Already, Horowitz can point to some victories on the policy front, successfully advocating to eliminate New York City's Unincorporated Business Tax, which imposed an unfair double tax on freelancers' business and personal incomes, and coming “within a hair’s breadth" of passing a law allowing freelancers to file wage claims against deadbeat employers. Moving forward, Horowitz aims to mobilize freelancers into a true social movement, through initiatives that will allow independent workers “to articulate what we need as a country, to make sure we have a say in how this society evolves. There’s a power in markets and power in politics. We have to show that these issues affect people across the board. It’s the same as the early stages of the civil rights movement. People want something better than what they’ve had since the breakdown of the New Deal.”

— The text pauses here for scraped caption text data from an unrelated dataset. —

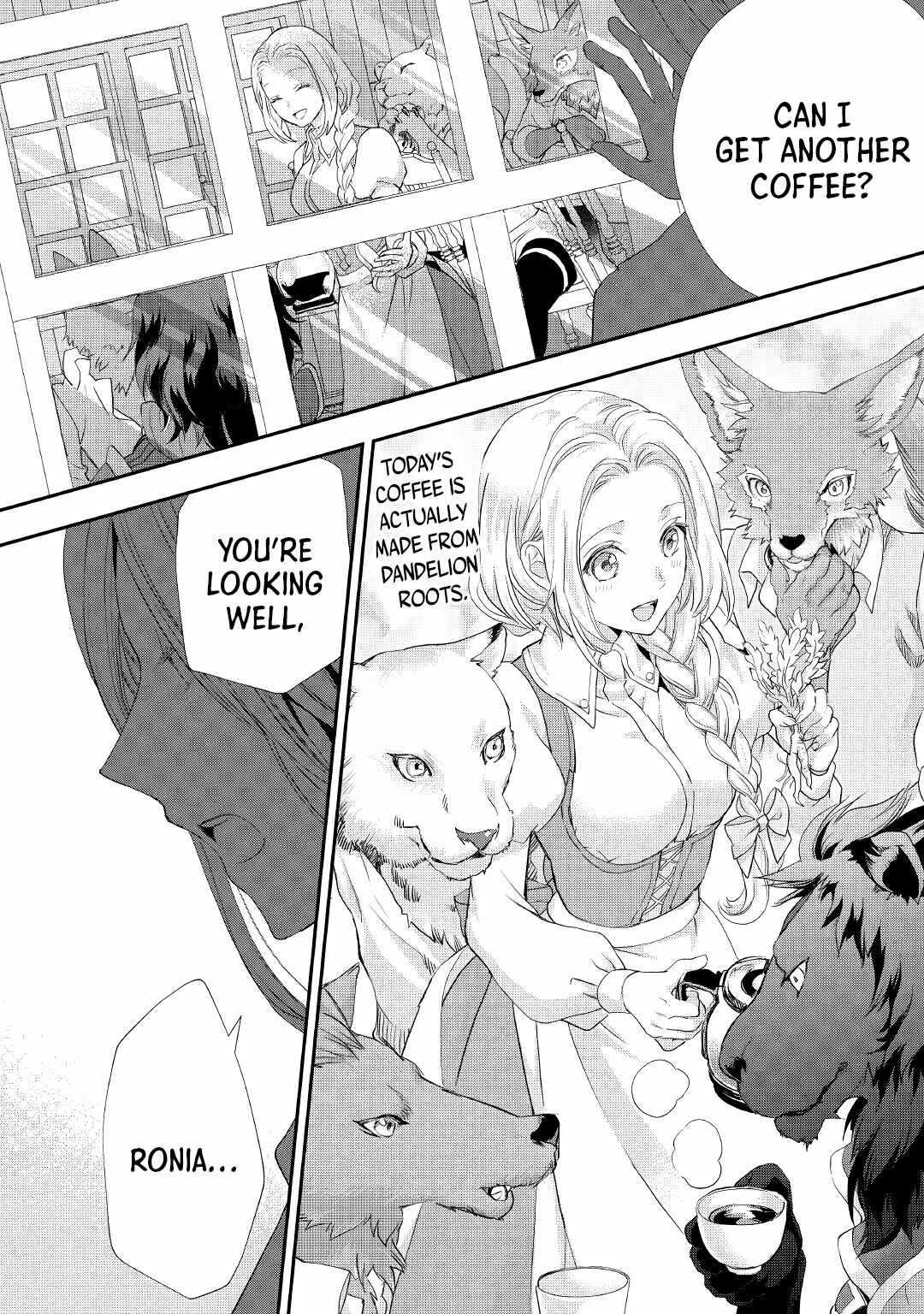 Page 27 Chapter 19 Reijou wa Mattari wo Goshomou.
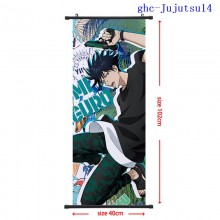ghc-Jujutsu14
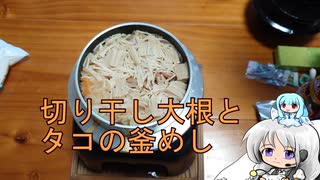 １合の贅沢,釜めしごはん　93合目 切り干し大根とタコの釜めし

“I started the Freelancers Union with an eye toward figuring out what the next form of unionism was going to be,” says Horowitz. The organization draws on all kinds of collective models—not just the big labor unions that emerged in the wake of the New Deal. “There were other movements of labor before that—like social unionism, union housing. I see us not as just neighbors with the labor movement, but with things like co-ops and ESOPs [employee stock ownership plans], too. And other models of social entrepreneurship are really helpful.”
While the Freelancers Union is formally a nonprofit, Horowitz is adamant about running it as a business. The biggest part of that business is providing insurance. Launched in 2009, the Freelancers Insurance Company now covers more than 23,000 New Yorkers at rates up to 40% less than other insurers, and is financially self-sustaining. With $340 million in federal funding, in 2014 the union will launch consumer-driven health insurance cooperatives in New York, New Jersey, and Oregon, dramatically expanding member coverage.

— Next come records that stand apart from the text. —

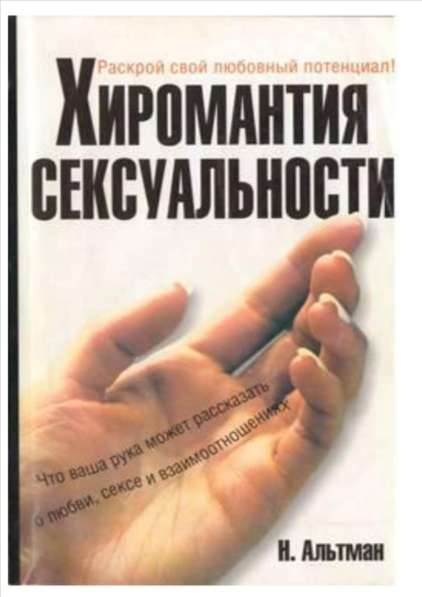 Книги по хиромантии, дерматоглифики в Москве фото 18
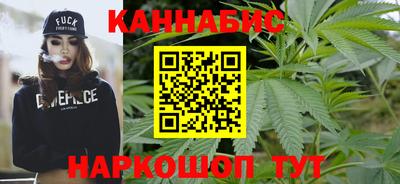 мяу мяу кристалл Бийск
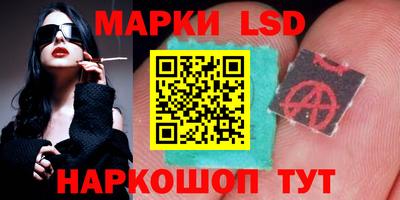mdpv Бузулук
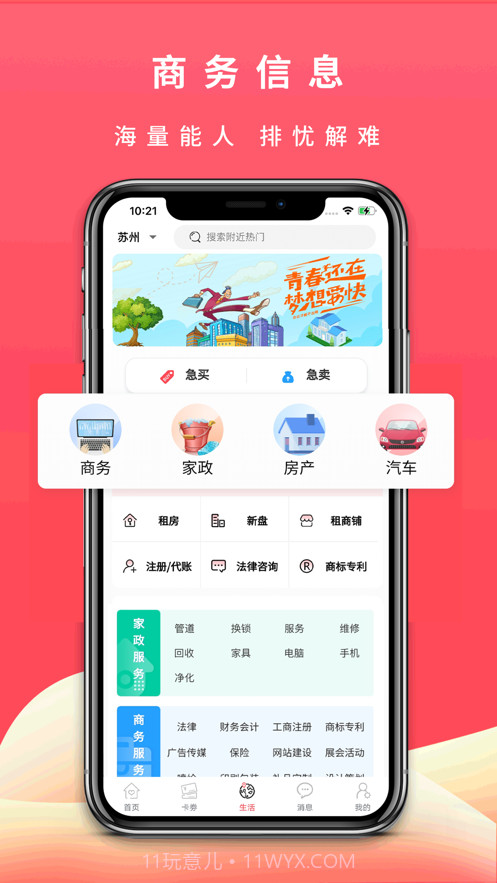 城视生活截图5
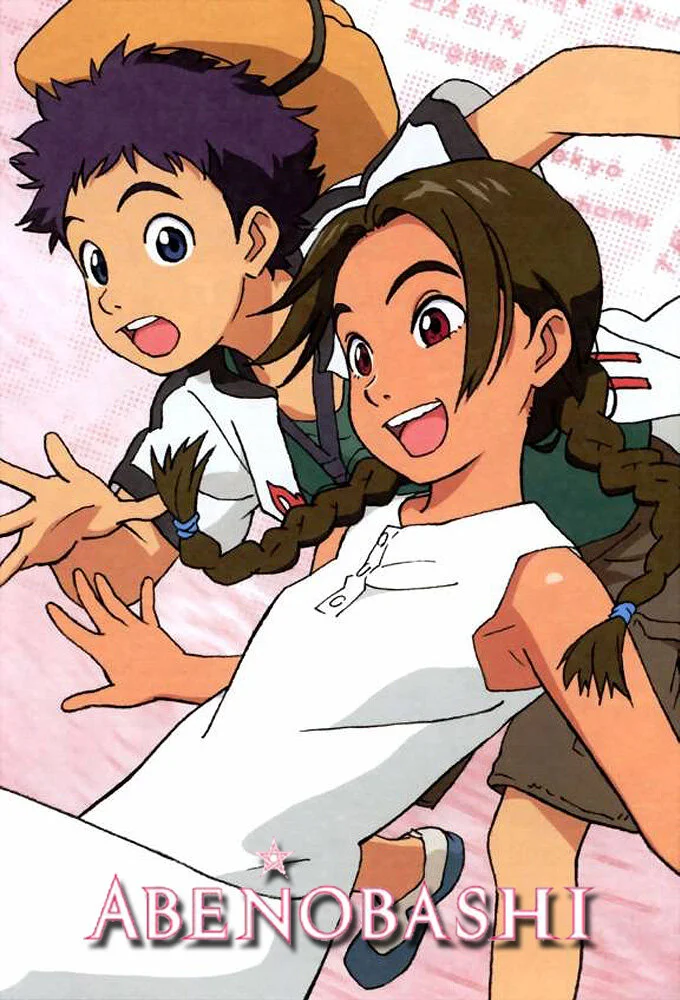 Abenobashi Mahouâ†Shoutengai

Although some social enterprises have accepted private funding from VCs, Horowitz has refused to take on private investors, who might compromise the organization’s decision-making. “What we really want is economically aligned institutions whose goals and the goals of its members are the same,” she says. “We need business models that work to deliver things that are excellent. The left has to get over the idea that we have to be a traditional nonprofit that’s boring and two-dimensional intellectually. The business types have to get over the idea that everyone can get rich, be happy, and do great. There are choices to be made.”
In November, the union will open its new medical center in New York, which will provide free primary care services for members, plus access to doctors and health coaches by phone, email, and text. “We need to fill the medical home and have people start to use it,” says Horowitz. “The number of people who have gone to look at the medical home in bulk through social media is shocking. It’s spread so virally. We’re spreading the word in a way people never imagined 20 years ago.”

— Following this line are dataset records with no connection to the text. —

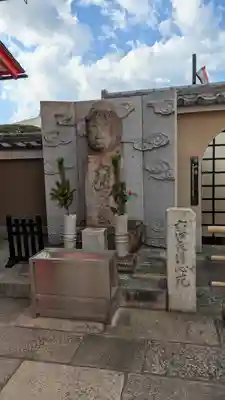 六波羅蜜寺(京都府)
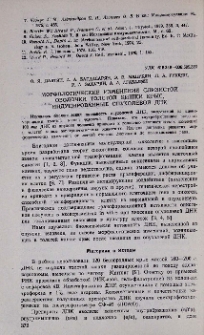 Морфологические изменения слизистой оболочки толстой кишки крыс, индуцированные опухолевой ДНК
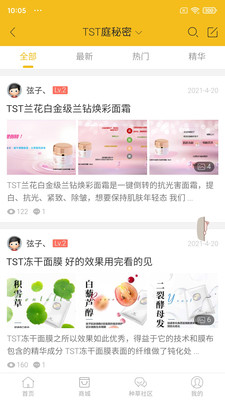 庭秘密社区手机软件app截图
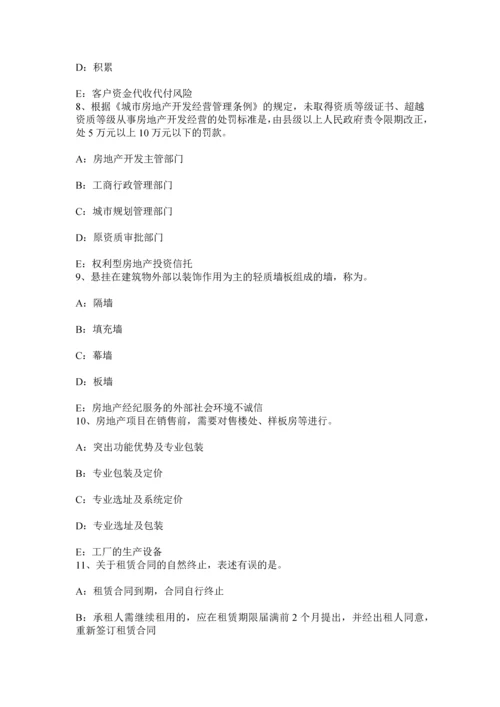 上半年广东省房地产经纪人我国房地产经纪行业发展的战略和对策思考模拟试题.docx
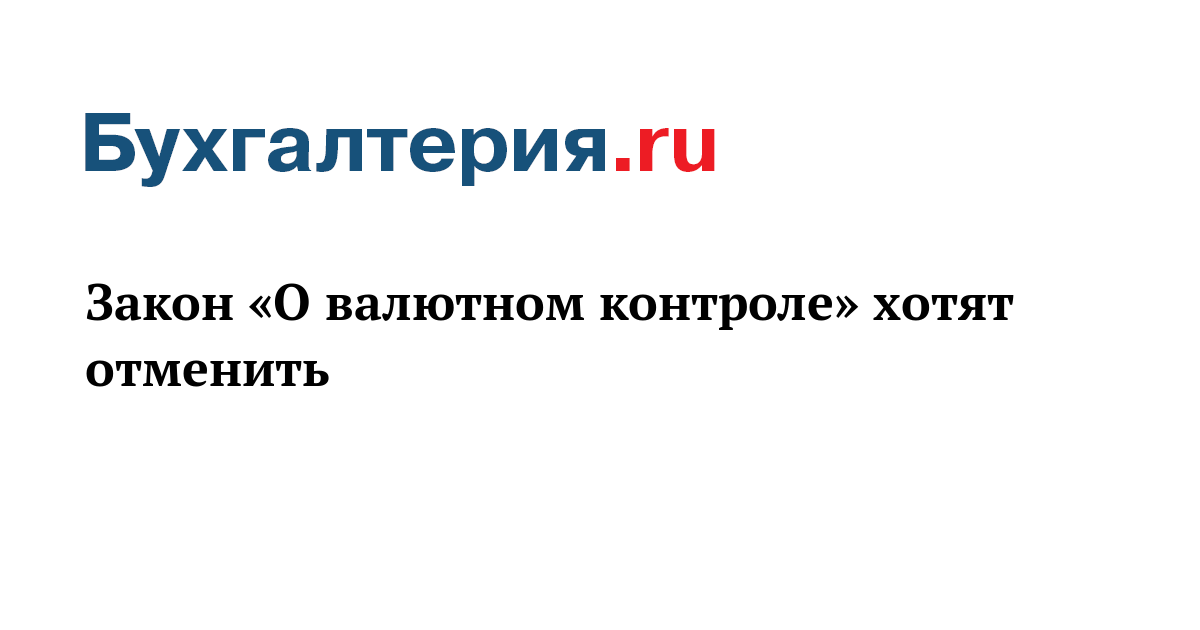 Закон о валютном регулировании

“I look at the labor movement of the last 150 years and see some amazing leaders,” says Horowitz. “The Reuther brothers, John L. Lewis, Samuel Gompers, Sidney Hillman—these men towered over the business leaders of their day. I’m sad that more people don’t know about that.” Still, Horowitz is confident that the Freelancers Union is on the leading edge of a labor renaissance. “We’re the most mature of this generation, but we won’t be alone. As people come and look at the same issues, they’ll start figuring out their own approaches. Nobody has the blueprint yet. It’s important for people to come together in different ways. If we don’t find ways to bring people together, they will react with pain.”